In Italia vi sono diversi costruttori, fra cui il celeberrimo Caltagirone, che stanno provvedendo (tipiche parole degli speculatori) a dotare il Belpaese di importanti infrastrutture turistiche, nel pieno rispetto del contesto ambientale e sociale in cui si vanno ad inserire. Esse rappresenteranno un importante fattore di crescita e benessere della Nazione. Infatti il noto imprenditore sta portando benessere al Paese: oltre all’immondo quartiere in costruzione alla periferia di Roma nella zona della Bufalotta, sta anche ampliando il porto turistico di Imperia, toccando l’astronomica quota di 1293 posti barca e occupando con edifici e centri commerciali 268.000 mq di area mare-terra.
 
Il problema principale dei porti turistici, oltre a portare un’ingiustificata cementificazione selvaggia sulle coste assolutamente immotivata rispetto alle reali potenzialità della zona prescelta, è che sono assolutamente "autoreferenziali". Nel senso che i servizi e le attività che vengono creati attorno ad essi non sono fruibili per la cittadinanza che ospita tale infrastruttura, ma rimangono appannaggio dei soli diportisti dotati del loro panfilo di 20 metri. Il porto turistico si associa spesso all’idea di privato, in quanto numerose volte l’accesso è consentito ai soli proprietari di imbarcazioni e yacht vari.

Italianavigando è una società a capitale pubblico che finanzia con i soldi dei cittadini la costruzione di tali infrastrutture nel Sud Italia. Essa si è posta l’obiettivo di raggiungere nel Meridione i 20.000 posti barca. Uno scempio.
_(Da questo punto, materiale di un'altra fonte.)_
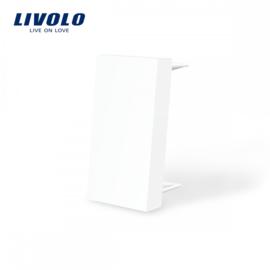 Livolo | Module | Frame | Cover | White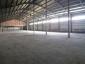 Производственные помещения в аренду, Ярославское шоссе, Пушкино, Московская область2880 м2, фото №2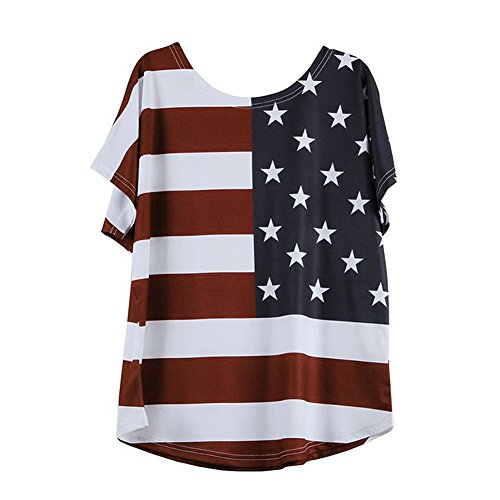 Respctful ♣ American Flag Clothing Woman Short Sleeved Top Fashion Star Stripe t-Shirt Summer American Day Blouse Red
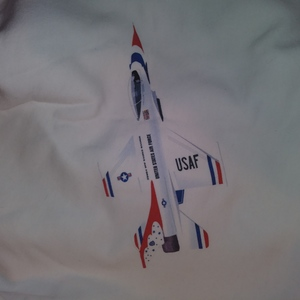 Unisex White Sweatshirt Air Force Thunderbirds XL New is being swapped online for free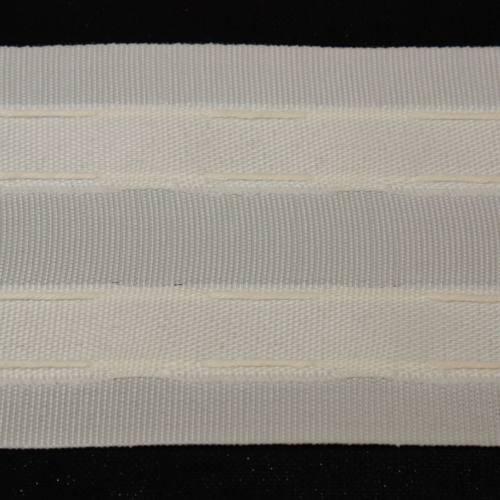 Ruban Fronceur sable - 70mm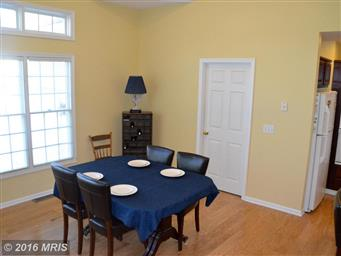 28596 Clubhouse Drive Photo #9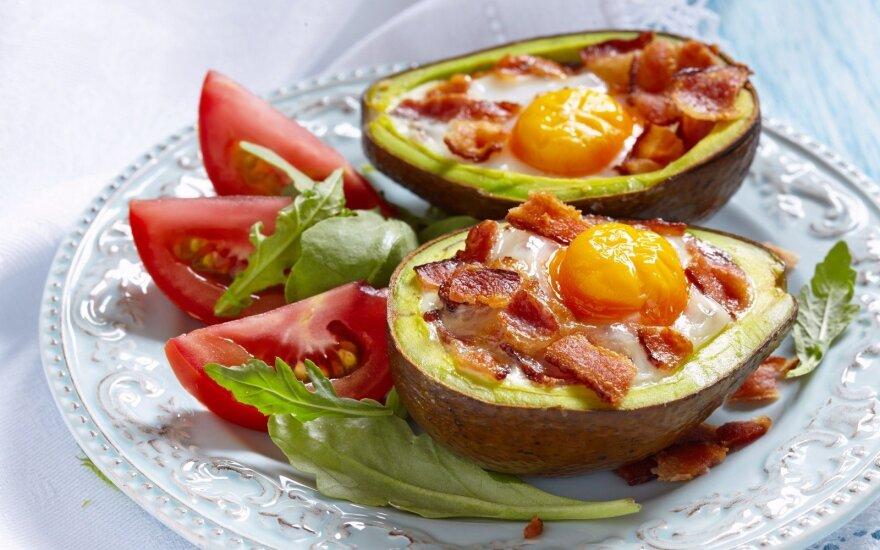 Greitai veikianti ketogeninė dieta: valgiaraštis ir pasekmės
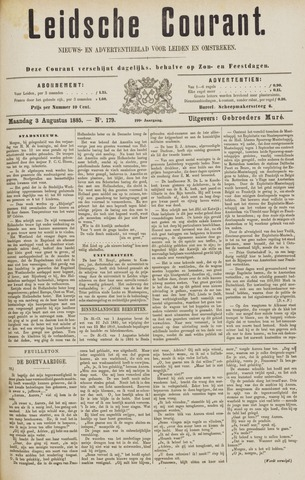 Leydse Courant 1885-08-03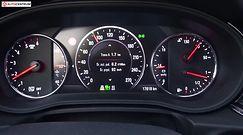 Opel Insignia 2.0 CDTI 170 KM (MT) - pomiar zużycia paliwa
Oltre ad Italianavigando e a Caltagirone vi è NauticSud, una delle più importanti unioni di diportisti italiani che ha sede a Napoli, dove si svolgono periodicamente delle fiere navali. In una di queste è emersa la volontà di voler ampliare il servizio portuale in città, con la convinzione che i recenti ampliamenti (alcuni ancora in corso) degli scali di turistici di Procida, di Capri, di Castellammare di Stabia e di Vigliena siano soltanto l’inizio. 
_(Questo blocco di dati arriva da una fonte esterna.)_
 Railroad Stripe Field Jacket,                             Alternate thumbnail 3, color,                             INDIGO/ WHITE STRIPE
Invece di risolvere i reali problemi della Regione, l’èlite cittadina si è posta l’obiettivo di cementificare definitivamente ed una volta per tutte la già martoriata costa napoletana. La realizzazione in tempi inconsuetamente rapidi dei porti suddetti, paragonato ai tempi biblici che trascorrono per creare attività e servizi realmente al servizio dei cittadini, pone un interrogativo sull’effettiva utilità di tali infrastrutture e su come la classe dirigente persegua i soliti usurati e ancestrali interessi. Lo facevano i Romani al tempo dei patrizi e dei plebei, lo fanno tuttora.